Wie will man an einer Leiche eine Depression diagnostizieren oder ausschließen? Und wie kann ein Gutachten da ein zuverlässiges Ergebnis ergeben? Außerdem frage ich mich, welche Art Gutachten ein Journalist erstellen kann, wenn es um eine psychische Erkrankung geht. Wie ist ein Journalist in diesem Fall qualifiziert, das einzuschätzen? Und was genau will er im Nachhinein begutachten.

Ich kann mir schon vorstellen, dass es für die Eltern des Piloten schwierig ist, als Eltern von so einer Person zu leben, die aus sehr schwer nachvollziehbaren Gründen den Tod von so einer Menge Leute zu verantworten hat. Da wird man vermutlich auch öfter mal beschimpft, und womöglich auch beschuldigt, dass da in der Kinderstube irgend etwas nicht stimmen kann, wenn das Kind eines Tages anscheinend durch eine Depression so irrational reagiert. Dass Depressionen nicht nur durch Erziehung beeinflusst sind, sondern auch ganz andere Ursachen haben können, steht dabei auf einem ganz anderen Blatt.

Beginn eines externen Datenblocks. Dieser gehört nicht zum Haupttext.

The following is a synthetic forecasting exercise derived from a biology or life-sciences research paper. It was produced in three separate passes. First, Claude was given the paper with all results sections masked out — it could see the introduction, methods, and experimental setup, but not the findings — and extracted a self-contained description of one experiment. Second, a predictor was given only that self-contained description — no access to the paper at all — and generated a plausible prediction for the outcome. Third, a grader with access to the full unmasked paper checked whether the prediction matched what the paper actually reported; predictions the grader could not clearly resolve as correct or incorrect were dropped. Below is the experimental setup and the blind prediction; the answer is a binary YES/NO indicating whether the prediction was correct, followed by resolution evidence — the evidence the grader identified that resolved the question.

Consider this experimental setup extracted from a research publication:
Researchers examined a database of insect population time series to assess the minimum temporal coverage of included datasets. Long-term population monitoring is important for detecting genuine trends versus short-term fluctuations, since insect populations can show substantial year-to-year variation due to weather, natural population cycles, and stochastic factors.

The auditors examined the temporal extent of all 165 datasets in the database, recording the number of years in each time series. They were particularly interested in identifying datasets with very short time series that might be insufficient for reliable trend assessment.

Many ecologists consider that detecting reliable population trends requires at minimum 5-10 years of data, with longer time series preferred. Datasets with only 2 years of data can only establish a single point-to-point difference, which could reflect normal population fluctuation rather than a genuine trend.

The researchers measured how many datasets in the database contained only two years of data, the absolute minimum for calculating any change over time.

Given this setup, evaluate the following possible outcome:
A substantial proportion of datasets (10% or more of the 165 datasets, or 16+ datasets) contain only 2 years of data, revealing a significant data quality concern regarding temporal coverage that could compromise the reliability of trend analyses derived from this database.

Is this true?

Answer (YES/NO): YES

Die Frage, die in dem verlinkten Artikel aufgeworfen wird, ob man das ausgerechnet zum zweiten Jahrestag publizieren muss, wenn sowieso die Hinterbliebenen Angehörigen und Freunde der Toten mehr trauern halte ich für durchaus nachvollziehbar. Aber noch weiß man ja auch nicht, ob da nicht tatsächlich eine Überraschung ans Licht kommt und wir alle danach ganz anders denken, als momentan.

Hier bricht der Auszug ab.